Signe was pleased to see them, though surprised. Perhaps not as surprised as she should have been, considering that Islay had neglected to tell her that they were coming. Islay would have been pleased and unsurprised, but she was at work.
‘Coffee?’ asked Signe, not waiting for an answer. She swayed out of the front room, and her years of dance gave her excellent control ove
r her body. You would have to look closely to see that her gait was not quite as elegant as it was, that her steps fell heavy and her hips were held stiff.
In the minutes that Mara and Pearl were alone in the room, they said nothing. Pearl wanted to say something. She wanted to talk about calling an estate agent. She wanted to talk about how long it would take to shut up the house. She wanted to see whether they could do it all remotely, because she was beginning to suspect that it wasn’t doing any of them any good to be on this island. She’d never quite figured out how it worked, but she knew its magic was a dark one.
Mara did not talk about any of these things, because she was too busy straining her ears over the sounds of the kitchen – the boiling kettle, the clatter of cups – to hear the creaks and cracks of her mother’s crumbling body. She couldn’t stay here. She didn’t want to be stone. She wanted to fix the house, and fix her mother, and fix her sister. And then she wanted to leave. Perhaps she didn’t even need to be here for long. It wasn’t all or nothing: live on the island forever or leave it forever. Maybe if she phoned home more, or sent more money, or visited every few months, then perhaps her mother – perhaps her sister … but she knew that wasn’t enough.
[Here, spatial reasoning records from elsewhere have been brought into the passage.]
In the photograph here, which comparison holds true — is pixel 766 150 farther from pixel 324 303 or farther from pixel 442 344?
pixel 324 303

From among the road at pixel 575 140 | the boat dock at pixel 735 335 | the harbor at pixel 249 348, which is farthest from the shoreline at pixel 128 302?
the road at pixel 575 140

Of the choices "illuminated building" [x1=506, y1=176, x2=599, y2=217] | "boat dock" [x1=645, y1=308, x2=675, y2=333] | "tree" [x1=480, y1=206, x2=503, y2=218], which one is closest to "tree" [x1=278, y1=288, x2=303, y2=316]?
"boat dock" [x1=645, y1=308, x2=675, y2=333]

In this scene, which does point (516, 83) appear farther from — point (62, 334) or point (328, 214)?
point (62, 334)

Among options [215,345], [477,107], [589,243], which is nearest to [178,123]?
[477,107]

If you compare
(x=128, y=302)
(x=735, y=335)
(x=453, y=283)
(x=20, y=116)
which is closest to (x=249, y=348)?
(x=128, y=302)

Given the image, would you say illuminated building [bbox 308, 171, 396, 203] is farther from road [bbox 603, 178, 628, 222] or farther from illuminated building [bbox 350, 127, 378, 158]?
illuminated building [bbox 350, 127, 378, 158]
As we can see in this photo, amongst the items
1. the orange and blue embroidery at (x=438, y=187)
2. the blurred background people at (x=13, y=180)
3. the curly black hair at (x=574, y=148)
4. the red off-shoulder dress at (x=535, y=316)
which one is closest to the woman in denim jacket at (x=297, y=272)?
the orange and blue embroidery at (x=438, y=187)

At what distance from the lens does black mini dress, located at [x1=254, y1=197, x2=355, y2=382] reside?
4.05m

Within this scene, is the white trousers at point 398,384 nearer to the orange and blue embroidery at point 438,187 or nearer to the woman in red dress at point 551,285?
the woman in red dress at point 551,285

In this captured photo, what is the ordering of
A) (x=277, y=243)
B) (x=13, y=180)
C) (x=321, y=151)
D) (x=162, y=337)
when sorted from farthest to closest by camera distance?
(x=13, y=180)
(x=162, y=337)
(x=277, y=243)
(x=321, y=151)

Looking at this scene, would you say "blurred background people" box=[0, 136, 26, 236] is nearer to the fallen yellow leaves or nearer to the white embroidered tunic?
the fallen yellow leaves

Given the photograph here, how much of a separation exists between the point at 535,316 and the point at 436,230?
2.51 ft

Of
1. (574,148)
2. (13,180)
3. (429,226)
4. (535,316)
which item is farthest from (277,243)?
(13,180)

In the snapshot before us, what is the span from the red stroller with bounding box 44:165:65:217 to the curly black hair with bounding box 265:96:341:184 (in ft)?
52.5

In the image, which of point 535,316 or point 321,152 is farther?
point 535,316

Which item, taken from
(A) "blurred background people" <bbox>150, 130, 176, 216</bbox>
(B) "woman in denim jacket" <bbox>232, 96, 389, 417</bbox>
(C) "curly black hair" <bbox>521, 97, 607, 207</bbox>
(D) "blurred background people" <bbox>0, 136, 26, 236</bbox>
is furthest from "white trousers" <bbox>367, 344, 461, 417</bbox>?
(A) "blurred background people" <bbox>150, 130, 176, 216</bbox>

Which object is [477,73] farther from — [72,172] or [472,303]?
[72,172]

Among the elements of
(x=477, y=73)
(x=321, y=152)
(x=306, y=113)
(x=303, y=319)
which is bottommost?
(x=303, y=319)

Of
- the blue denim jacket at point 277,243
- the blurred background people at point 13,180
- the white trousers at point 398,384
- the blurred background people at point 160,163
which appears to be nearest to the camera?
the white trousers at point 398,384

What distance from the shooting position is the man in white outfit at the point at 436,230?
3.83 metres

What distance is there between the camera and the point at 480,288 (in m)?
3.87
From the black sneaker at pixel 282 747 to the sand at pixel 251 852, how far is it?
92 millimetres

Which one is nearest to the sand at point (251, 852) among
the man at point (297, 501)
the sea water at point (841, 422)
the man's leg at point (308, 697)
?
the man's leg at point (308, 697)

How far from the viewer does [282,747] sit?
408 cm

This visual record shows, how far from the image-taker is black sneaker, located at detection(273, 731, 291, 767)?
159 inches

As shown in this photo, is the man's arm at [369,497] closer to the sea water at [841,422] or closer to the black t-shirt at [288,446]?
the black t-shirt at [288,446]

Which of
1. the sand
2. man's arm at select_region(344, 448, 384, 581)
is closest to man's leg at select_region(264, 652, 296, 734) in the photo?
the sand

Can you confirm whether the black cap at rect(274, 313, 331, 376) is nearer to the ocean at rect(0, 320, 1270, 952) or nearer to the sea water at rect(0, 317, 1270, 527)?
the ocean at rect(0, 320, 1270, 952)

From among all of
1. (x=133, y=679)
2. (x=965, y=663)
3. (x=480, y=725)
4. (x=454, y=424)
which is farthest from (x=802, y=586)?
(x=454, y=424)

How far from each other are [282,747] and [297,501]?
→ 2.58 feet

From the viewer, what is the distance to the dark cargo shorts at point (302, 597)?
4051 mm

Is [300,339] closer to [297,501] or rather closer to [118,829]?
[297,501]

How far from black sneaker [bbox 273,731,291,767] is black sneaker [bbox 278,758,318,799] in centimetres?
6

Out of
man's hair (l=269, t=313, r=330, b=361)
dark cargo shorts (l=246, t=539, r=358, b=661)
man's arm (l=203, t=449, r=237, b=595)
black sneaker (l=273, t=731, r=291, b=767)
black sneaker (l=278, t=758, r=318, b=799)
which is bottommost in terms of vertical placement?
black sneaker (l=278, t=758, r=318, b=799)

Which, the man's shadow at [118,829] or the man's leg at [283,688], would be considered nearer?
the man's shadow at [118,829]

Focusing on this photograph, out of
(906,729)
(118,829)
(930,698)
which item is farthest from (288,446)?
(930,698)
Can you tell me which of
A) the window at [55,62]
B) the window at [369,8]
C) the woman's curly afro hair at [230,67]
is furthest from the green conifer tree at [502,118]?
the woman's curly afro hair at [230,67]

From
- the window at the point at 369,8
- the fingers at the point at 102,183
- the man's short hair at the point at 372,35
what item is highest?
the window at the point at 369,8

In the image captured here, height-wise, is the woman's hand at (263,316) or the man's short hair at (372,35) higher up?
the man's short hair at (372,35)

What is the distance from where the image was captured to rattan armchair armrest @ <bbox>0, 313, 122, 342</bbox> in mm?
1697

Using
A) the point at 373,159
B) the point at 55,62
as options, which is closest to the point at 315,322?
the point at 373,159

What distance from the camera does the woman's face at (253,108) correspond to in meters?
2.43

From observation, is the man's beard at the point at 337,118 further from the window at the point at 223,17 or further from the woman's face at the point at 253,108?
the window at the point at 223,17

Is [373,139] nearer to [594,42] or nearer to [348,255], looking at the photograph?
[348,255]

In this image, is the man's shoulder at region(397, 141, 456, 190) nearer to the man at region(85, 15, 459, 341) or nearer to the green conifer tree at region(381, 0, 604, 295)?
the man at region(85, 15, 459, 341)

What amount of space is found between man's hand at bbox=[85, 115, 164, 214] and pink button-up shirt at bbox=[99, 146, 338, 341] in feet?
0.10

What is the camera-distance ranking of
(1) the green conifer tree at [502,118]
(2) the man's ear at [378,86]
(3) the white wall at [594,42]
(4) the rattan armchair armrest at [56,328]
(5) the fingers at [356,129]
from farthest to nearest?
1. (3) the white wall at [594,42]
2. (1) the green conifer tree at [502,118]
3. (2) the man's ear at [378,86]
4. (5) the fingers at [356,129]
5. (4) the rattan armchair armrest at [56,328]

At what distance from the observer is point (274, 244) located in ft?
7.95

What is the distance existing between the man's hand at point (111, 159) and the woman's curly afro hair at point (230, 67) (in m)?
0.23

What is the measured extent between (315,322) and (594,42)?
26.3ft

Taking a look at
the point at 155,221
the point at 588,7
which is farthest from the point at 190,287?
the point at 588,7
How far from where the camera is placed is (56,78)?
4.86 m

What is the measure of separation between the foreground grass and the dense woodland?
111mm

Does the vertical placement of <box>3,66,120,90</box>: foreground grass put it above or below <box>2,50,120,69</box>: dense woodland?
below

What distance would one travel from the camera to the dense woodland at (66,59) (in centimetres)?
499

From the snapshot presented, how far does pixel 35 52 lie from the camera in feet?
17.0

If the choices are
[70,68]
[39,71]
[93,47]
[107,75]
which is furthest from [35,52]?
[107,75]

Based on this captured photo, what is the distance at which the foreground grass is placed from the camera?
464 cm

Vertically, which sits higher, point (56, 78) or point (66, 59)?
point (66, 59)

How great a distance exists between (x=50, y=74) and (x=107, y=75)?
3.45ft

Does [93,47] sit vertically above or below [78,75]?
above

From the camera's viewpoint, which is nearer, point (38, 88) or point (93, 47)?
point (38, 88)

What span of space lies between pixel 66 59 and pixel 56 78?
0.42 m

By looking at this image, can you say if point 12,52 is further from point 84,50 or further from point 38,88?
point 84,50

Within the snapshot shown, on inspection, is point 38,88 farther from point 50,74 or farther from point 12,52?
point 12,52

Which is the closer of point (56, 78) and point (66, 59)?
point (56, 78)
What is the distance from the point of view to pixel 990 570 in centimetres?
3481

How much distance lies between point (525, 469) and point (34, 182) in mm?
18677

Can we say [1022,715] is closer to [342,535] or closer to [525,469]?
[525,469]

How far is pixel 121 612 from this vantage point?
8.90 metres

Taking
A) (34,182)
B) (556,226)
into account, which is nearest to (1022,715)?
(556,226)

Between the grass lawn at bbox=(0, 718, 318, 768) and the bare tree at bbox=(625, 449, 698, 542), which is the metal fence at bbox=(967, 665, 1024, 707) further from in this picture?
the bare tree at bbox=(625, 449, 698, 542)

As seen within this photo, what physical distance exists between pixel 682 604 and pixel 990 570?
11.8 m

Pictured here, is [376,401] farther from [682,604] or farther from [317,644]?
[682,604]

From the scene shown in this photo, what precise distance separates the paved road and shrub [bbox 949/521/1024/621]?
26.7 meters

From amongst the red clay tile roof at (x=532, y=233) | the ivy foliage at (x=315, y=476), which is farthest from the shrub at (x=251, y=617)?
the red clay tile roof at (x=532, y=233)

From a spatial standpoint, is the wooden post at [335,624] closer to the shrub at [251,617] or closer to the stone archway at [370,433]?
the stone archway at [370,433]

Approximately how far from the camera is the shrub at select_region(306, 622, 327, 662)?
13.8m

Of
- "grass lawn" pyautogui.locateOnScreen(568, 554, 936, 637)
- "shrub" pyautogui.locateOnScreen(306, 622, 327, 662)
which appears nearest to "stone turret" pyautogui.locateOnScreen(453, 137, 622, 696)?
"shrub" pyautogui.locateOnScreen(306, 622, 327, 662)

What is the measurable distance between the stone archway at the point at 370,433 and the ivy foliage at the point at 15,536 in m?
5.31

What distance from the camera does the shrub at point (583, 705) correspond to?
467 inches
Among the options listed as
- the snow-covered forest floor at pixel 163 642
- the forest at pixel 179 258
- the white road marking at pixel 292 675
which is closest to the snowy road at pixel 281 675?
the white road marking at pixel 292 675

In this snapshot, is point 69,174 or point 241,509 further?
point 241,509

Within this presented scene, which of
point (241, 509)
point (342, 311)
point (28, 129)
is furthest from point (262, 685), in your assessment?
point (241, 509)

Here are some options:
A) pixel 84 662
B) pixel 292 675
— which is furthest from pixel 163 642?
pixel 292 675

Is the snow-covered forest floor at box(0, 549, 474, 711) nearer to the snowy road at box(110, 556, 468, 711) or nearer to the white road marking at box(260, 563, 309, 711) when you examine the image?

Signe wasn’t thinking about her crumbling body, or whether her daughter was discussing plans with her mermaid lover. She wasn’t thinking much of anything. Or rather, she was thinking too much of everything. This grey flutter in her mind, these endless wingbeats. To have so many children with so many needs – three mouths to feed, six hands to wipe clean, so many tiny white teeth to preserve. How any mother got anything else done. Well, why would they have to do anything else? What else was there?